- [Rows of spatial question data]
------

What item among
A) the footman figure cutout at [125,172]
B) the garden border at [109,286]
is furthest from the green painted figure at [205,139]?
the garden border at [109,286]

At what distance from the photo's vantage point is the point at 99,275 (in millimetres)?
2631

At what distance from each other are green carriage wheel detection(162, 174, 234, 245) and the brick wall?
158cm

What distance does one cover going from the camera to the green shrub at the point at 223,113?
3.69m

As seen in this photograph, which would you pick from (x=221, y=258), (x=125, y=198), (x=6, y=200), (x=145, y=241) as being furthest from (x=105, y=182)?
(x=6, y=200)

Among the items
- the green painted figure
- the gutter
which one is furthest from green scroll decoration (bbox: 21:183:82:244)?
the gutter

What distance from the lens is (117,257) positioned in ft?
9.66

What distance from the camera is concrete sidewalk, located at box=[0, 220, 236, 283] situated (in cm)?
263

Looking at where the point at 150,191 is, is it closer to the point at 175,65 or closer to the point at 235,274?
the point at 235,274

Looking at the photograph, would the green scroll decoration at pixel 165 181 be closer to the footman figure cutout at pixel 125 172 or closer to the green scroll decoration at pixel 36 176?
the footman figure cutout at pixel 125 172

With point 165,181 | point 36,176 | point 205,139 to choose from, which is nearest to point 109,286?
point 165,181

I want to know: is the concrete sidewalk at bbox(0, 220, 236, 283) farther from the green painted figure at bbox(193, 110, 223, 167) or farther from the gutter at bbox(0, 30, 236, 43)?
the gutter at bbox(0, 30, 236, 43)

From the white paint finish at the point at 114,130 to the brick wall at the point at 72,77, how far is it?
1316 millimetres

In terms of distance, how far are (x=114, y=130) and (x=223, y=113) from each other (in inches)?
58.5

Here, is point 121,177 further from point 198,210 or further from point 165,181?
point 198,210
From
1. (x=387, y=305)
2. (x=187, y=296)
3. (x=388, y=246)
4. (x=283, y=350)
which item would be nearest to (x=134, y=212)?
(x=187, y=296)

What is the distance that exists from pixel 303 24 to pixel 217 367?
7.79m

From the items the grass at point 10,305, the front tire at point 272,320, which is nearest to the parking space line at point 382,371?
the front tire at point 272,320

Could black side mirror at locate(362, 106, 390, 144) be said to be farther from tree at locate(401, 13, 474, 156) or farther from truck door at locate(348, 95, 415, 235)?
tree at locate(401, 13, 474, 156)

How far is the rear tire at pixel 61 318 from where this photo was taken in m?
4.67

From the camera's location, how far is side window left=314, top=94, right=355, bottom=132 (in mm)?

------

- [Required work]
Gather every line from the rows above that contains the word "each". Letter case counts.

- [The reply]
At what distance from each other are green carriage wheel detection(162, 174, 234, 245) and the brick wall?
In terms of distance, how far are (x=114, y=130) and (x=223, y=113) from each other (in inches)?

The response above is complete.